**GOAL OF THE EXERCISE**.
Once the line with "Image: Splendeuptychia ackeryi butterfly" is found in the entries below, repeat it and each following line exactly, up to and including the line with "zebra nDzuti". Add no other lines.

======== DATA PROVIDED

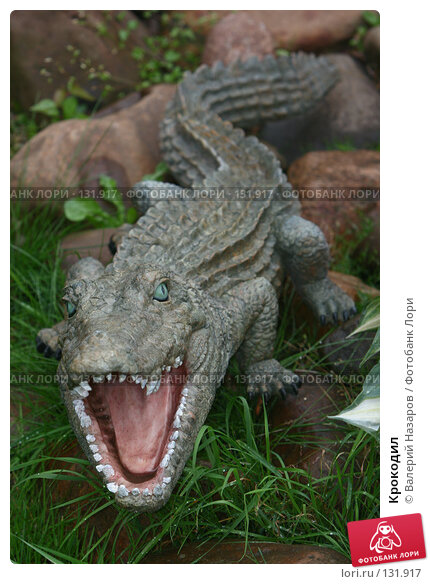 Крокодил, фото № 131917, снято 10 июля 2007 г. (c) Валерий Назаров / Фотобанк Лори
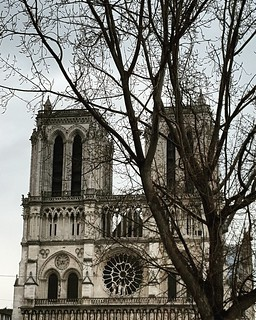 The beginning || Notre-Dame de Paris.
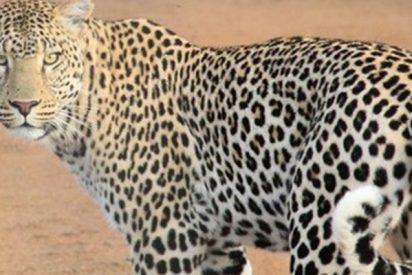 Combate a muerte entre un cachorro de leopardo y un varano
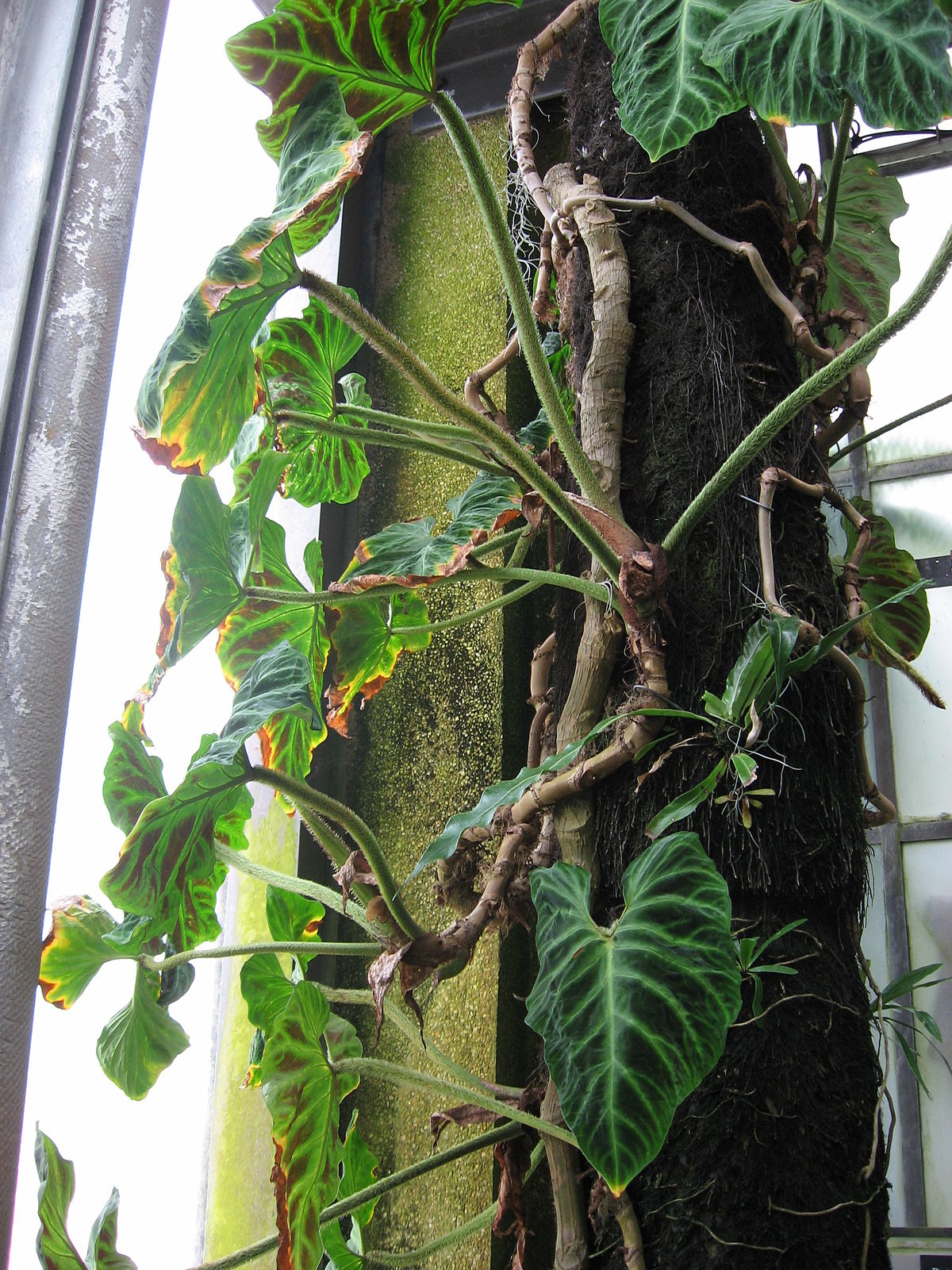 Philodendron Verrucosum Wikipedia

================
======== DATA PROVIDED

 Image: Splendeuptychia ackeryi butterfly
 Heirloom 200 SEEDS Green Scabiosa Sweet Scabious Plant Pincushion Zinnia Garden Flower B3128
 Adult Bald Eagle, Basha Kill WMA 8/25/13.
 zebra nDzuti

================

**RESPONSE TO THE EXERCISE**.
 Image: Splendeuptychia ackeryi butterfly
 Heirloom 200 SEEDS Green Scabiosa Sweet Scabious Plant Pincushion Zinnia Garden Flower B3128
 Adult Bald Eagle, Basha Kill WMA 8/25/13.
 zebra nDzuti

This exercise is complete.